Extrait du texte.
--*--
Les mouvements de délocalisations d’activité en Chine, en Inde ou dans les PECO, semblent s’être accéléré ces dernières années. Sinon sont-ils davantage sous le feu croisé des projecteurs de l’actualité. Dans tous les cas, la réalité du phénomène et des sinistres qu’il entraîne sur le plan social sont incontestables.

 

Face à la concurrence des PECO, dont la plupart d’entre eux sont des nouveaux entrants dans l’UE, la réponse semble évidente : une simple question de rattrapage socio-économique, qui pourrait être rapidement réglée si les 25 s’entendaient enfin pour enclencher la surmultipliée et s’engager dans la voie d’une harmonisation fiscale et sociale. Mais depuis les « non » français et néerlandais au projet de Constitution européenne, l’Europe politique est en panne. En conséquence de quoi les questions d’harmonisation risquent longtemps encore de rester un vœu pieu.

 

En revanche, la concurrence de la Chine et de l’Inde - qui formeront bientôt à elles seules une zone où vivront près du 1/3 des habitants la planète - est probablement plus inquiétante à terme. Pendant longtemps, ces pays ont conjugué faibles revenus et faible productivité. Mais la donne a progressivement changé. Les deux voisins ont réussi à découpler les coûts et la productivité, trouvant ainsi une carburation détonante et la combinaison gagnante en matière d’attractivité des investissements étrangers. La Chine n’est plus seulement l’atelier de confection mondial, mais un pays-continent qui a su se développer dans bon nombre de secteurs industriels (électronique, électroménager, automobile, spatial…) et devrait même devenir, selon la CNUCED, le premier lieu d'implantation des activités de R&D des grandes multinationales d'ici à 2009. Souvenons-nous, au passage, que la Chine est devenue en octobre 2003, le 3ème pays à mettre un homme en orbite par ses propres moyens.
--*--
[Items enregistrés du jeu de données]
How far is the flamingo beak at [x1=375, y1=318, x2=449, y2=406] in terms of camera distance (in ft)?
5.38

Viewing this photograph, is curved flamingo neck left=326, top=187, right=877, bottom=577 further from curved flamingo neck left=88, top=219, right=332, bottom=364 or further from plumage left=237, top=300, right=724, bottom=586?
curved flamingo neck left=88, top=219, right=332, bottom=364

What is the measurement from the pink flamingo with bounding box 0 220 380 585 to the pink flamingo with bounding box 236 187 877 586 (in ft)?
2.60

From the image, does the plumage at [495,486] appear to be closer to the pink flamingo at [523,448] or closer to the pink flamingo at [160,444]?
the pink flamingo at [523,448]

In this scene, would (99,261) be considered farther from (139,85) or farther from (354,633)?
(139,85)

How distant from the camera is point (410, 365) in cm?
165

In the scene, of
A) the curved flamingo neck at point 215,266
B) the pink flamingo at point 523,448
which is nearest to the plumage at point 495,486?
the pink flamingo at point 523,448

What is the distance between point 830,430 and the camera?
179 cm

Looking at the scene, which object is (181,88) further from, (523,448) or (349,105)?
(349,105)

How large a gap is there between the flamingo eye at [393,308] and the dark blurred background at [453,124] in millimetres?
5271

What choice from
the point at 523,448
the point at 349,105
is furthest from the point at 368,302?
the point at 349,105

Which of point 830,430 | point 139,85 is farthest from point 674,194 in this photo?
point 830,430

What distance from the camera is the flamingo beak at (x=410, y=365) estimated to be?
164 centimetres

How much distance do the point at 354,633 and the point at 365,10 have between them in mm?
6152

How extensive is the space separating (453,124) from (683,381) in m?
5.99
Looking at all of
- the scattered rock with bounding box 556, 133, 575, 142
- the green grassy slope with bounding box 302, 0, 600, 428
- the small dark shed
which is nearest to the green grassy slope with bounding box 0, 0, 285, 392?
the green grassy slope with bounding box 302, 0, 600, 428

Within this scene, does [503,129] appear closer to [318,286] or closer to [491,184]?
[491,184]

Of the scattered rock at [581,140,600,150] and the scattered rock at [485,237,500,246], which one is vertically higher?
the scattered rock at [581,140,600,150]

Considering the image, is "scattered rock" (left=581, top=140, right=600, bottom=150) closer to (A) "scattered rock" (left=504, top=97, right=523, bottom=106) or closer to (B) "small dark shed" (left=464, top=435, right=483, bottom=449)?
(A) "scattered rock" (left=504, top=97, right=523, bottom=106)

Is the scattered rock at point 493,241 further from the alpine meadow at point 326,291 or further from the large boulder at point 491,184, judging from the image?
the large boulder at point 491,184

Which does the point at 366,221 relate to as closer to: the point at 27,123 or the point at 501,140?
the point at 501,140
--*--
Reproduisez mot pour mot, en entier, l'extrait sur les délocalisations d'activité.

Résultat produit.
Les mouvements de délocalisations d’activité en Chine, en Inde ou dans les PECO, semblent s’être accéléré ces dernières années. Sinon sont-ils davantage sous le feu croisé des projecteurs de l’actualité. Dans tous les cas, la réalité du phénomène et des sinistres qu’il entraîne sur le plan social sont incontestables.

 

Face à la concurrence des PECO, dont la plupart d’entre eux sont des nouveaux entrants dans l’UE, la réponse semble évidente : une simple question de rattrapage socio-économique, qui pourrait être rapidement réglée si les 25 s’entendaient enfin pour enclencher la surmultipliée et s’engager dans la voie d’une harmonisation fiscale et sociale. Mais depuis les « non » français et néerlandais au projet de Constitution européenne, l’Europe politique est en panne. En conséquence de quoi les questions d’harmonisation risquent longtemps encore de rester un vœu pieu.

 

En revanche, la concurrence de la Chine et de l’Inde - qui formeront bientôt à elles seules une zone où vivront près du 1/3 des habitants la planète - est probablement plus inquiétante à terme. Pendant longtemps, ces pays ont conjugué faibles revenus et faible productivité. Mais la donne a progressivement changé. Les deux voisins ont réussi à découpler les coûts et la productivité, trouvant ainsi une carburation détonante et la combinaison gagnante en matière d’attractivité des investissements étrangers. La Chine n’est plus seulement l’atelier de confection mondial, mais un pays-continent qui a su se développer dans bon nombre de secteurs industriels (électronique, électroménager, automobile, spatial…) et devrait même devenir, selon la CNUCED, le premier lieu d'implantation des activités de R&D des grandes multinationales d'ici à 2009. Souvenons-nous, au passage, que la Chine est devenue en octobre 2003, le 3ème pays à mettre un homme en orbite par ses propres moyens.